▸ **What is required**: In the data below, begin at the line with "Super Rare Bumblebees" and stop after the line with "Greeting Cards (Pack"; output those lines exactly and no pictures.

▸ **Excerpted records**:
-=-=-

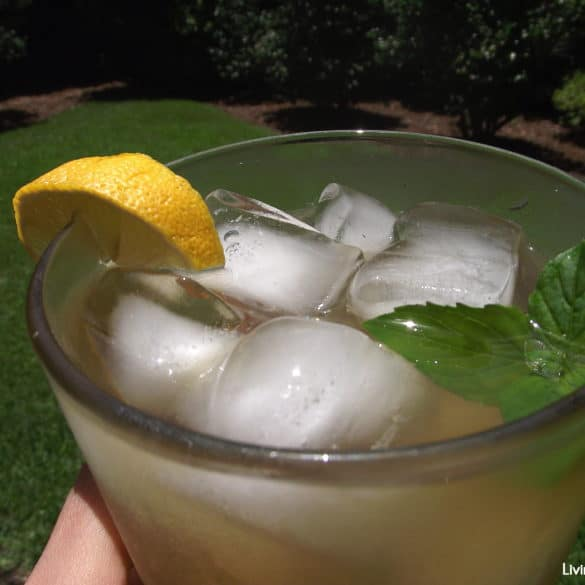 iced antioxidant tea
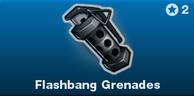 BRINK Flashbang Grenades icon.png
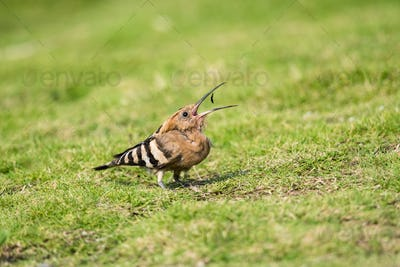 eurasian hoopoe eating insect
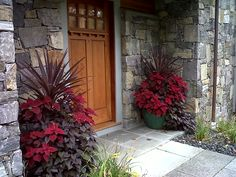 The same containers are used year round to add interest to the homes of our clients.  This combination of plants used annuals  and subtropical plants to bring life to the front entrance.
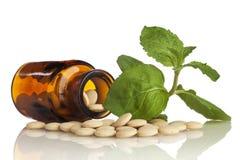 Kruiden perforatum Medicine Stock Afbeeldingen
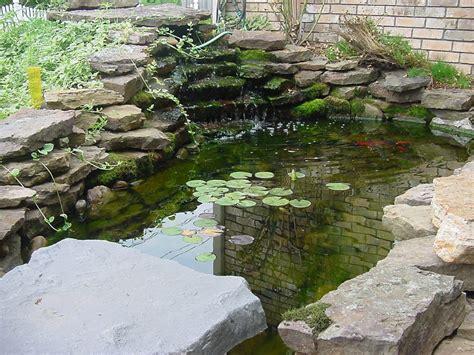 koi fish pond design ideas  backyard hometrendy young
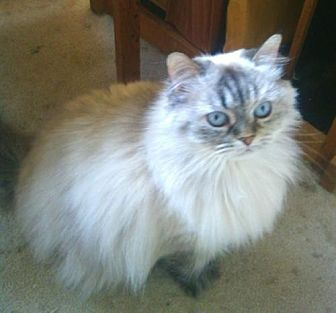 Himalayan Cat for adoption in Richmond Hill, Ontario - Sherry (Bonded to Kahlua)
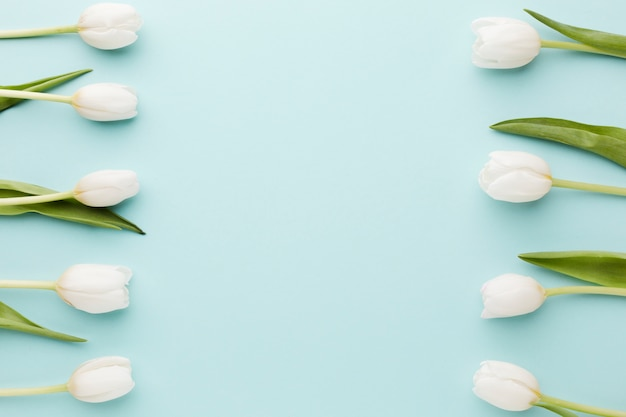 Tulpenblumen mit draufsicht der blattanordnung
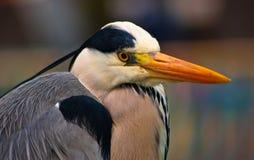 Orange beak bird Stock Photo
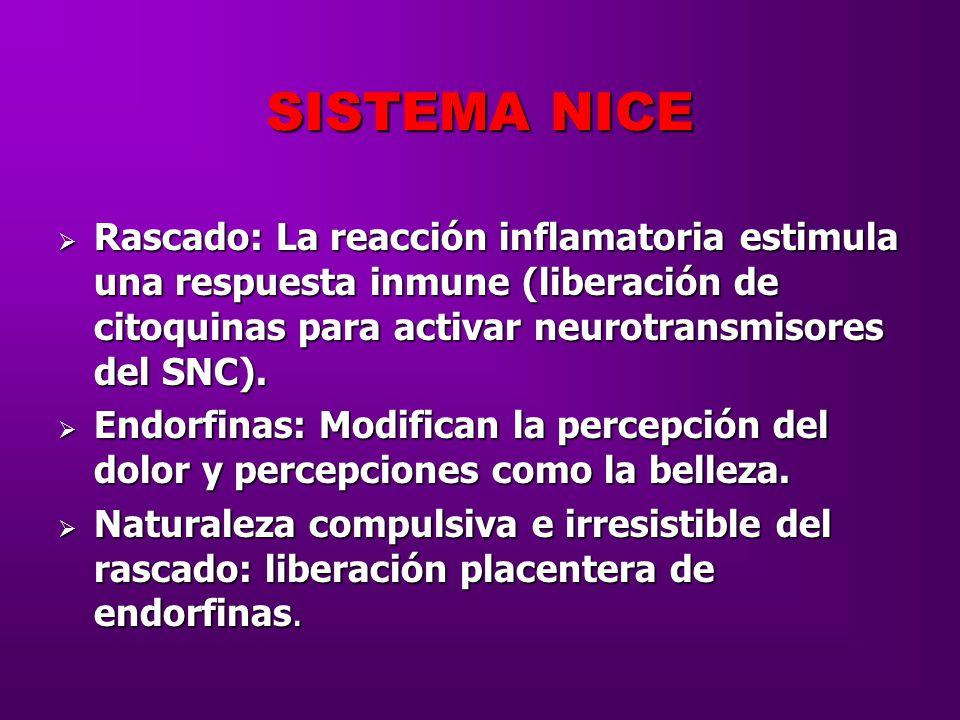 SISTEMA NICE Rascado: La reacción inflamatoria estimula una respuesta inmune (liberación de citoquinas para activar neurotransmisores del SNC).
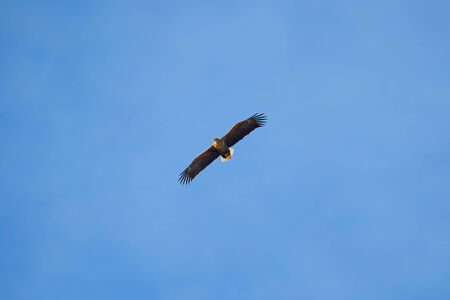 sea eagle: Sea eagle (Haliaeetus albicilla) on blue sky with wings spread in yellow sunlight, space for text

-=-=-

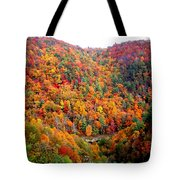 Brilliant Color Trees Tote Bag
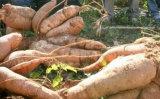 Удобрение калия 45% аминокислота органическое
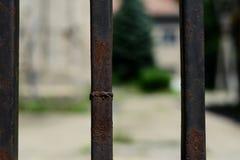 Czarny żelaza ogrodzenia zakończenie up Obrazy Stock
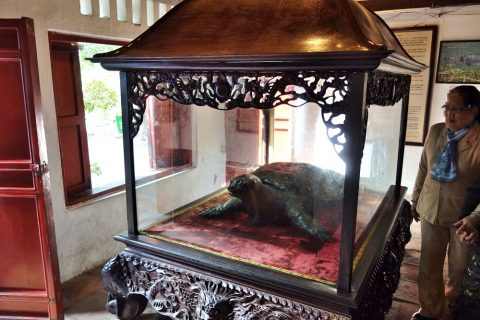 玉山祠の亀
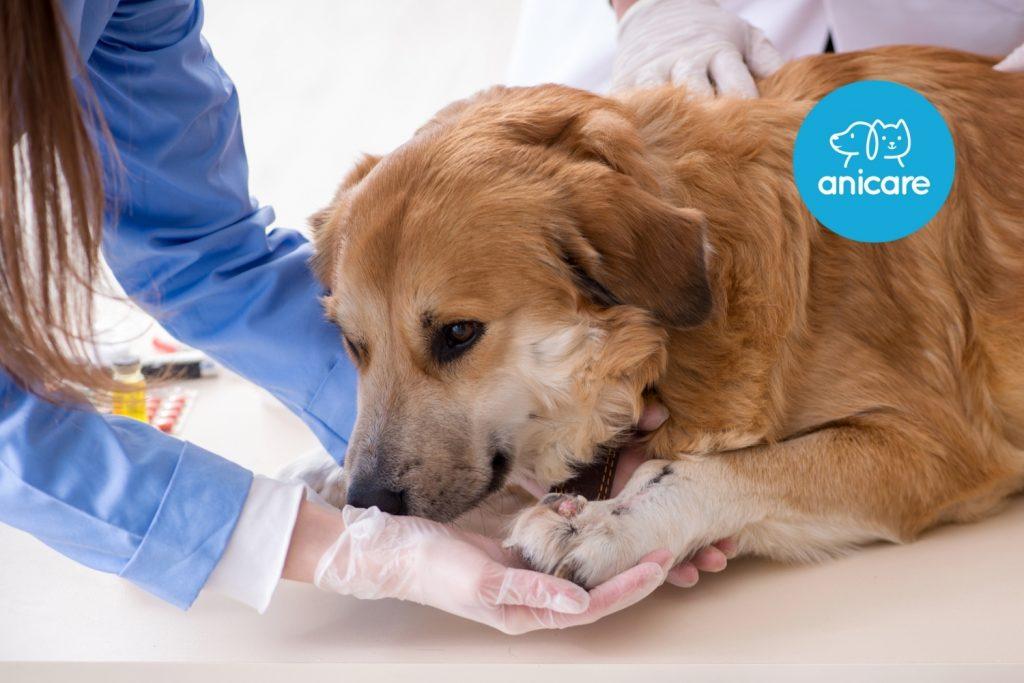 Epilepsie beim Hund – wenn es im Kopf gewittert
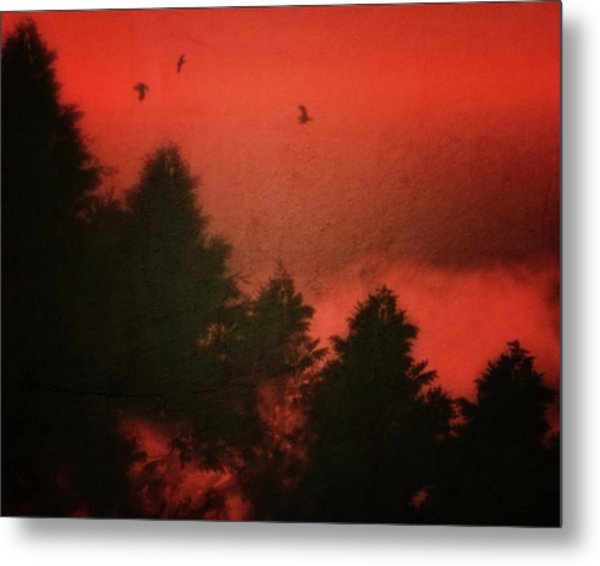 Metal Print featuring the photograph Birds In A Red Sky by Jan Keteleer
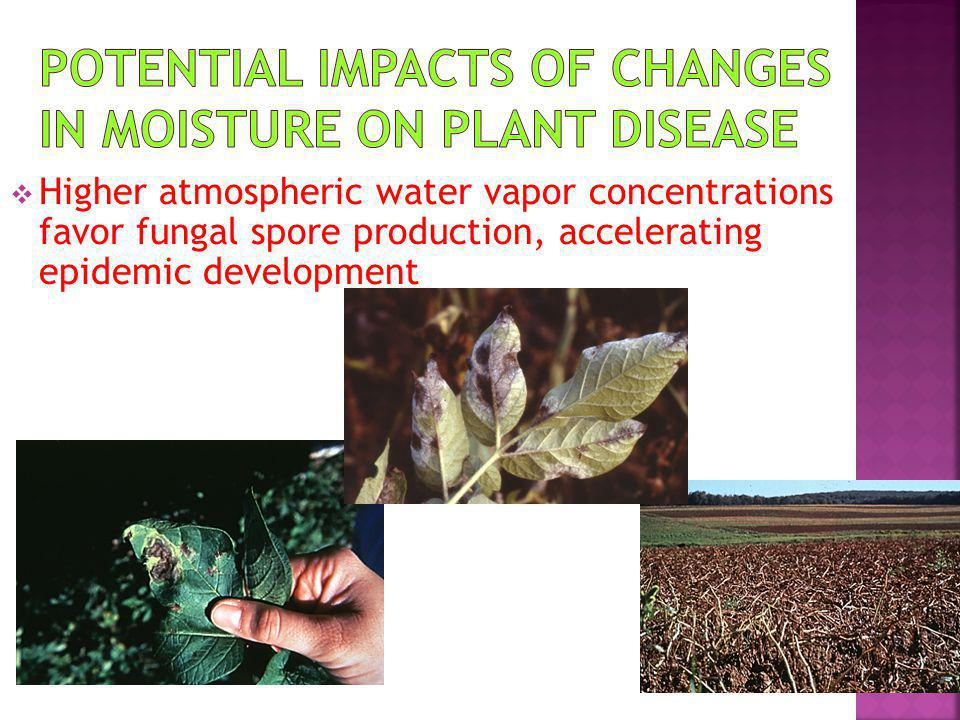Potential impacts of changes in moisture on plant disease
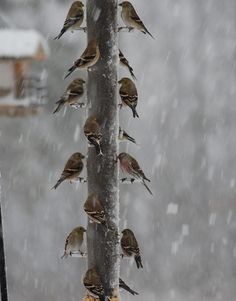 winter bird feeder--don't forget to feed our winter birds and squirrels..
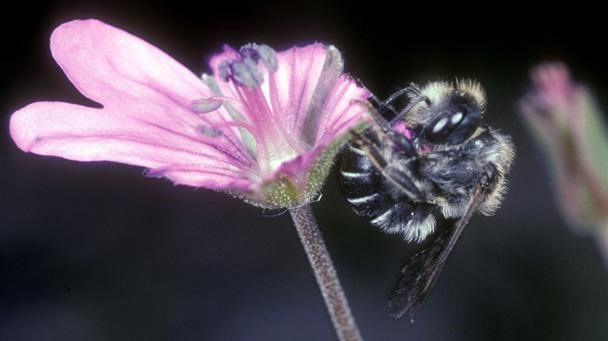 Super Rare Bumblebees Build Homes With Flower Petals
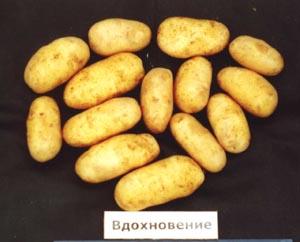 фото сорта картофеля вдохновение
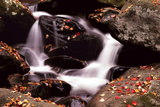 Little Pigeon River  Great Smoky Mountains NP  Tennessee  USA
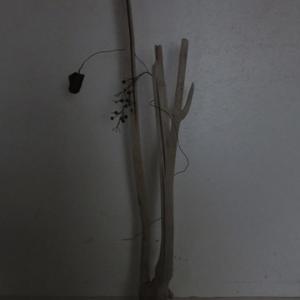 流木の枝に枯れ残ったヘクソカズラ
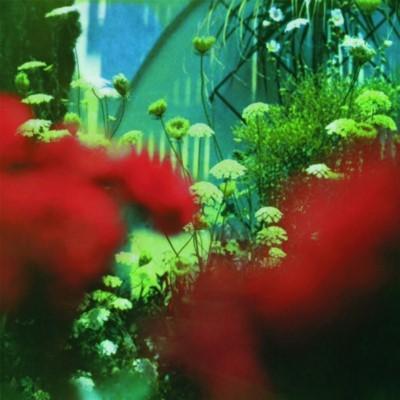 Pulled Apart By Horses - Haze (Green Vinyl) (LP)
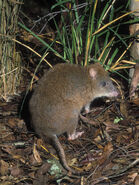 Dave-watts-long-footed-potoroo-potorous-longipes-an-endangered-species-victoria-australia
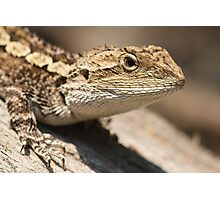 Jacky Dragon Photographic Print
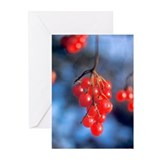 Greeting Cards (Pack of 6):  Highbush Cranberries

-=-=-

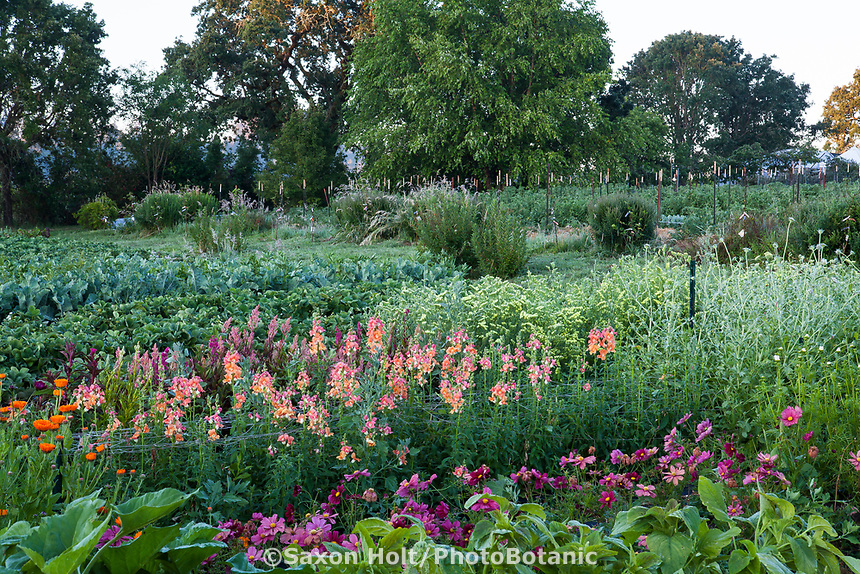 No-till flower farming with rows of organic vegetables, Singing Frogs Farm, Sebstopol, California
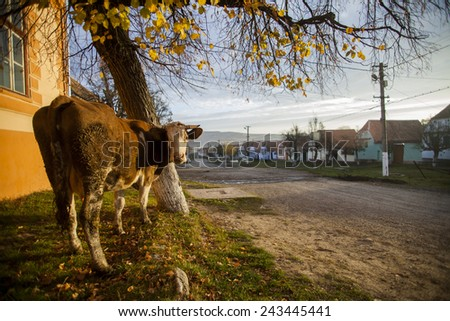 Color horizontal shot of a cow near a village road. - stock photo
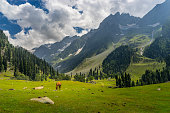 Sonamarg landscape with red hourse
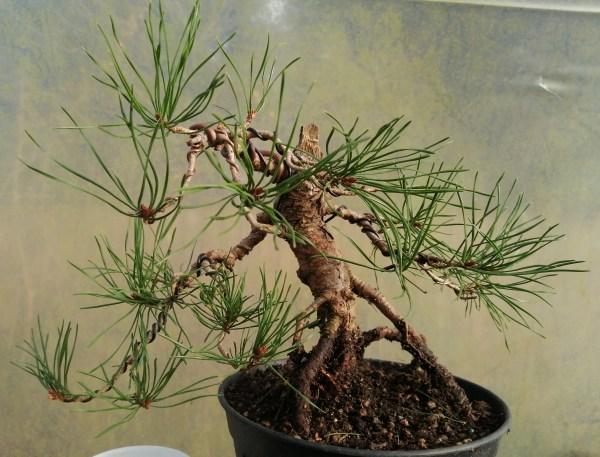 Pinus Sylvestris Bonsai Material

-=-=-

▸ **Task solution**:
 Super Rare Bumblebees Build Homes With Flower Petals
 фото сорта картофеля вдохновение
 Little Pigeon River  Great Smoky Mountains NP  Tennessee  USA
 流木の枝に枯れ残ったヘクソカズラ
 Pulled Apart By Horses - Haze (Green Vinyl) (LP)
 Dave-watts-long-footed-potoroo-potorous-longipes-an-endangered-species-victoria-australia
 Jacky Dragon Photographic Print
 Greeting Cards (Pack of 6):  Highbush Cranberries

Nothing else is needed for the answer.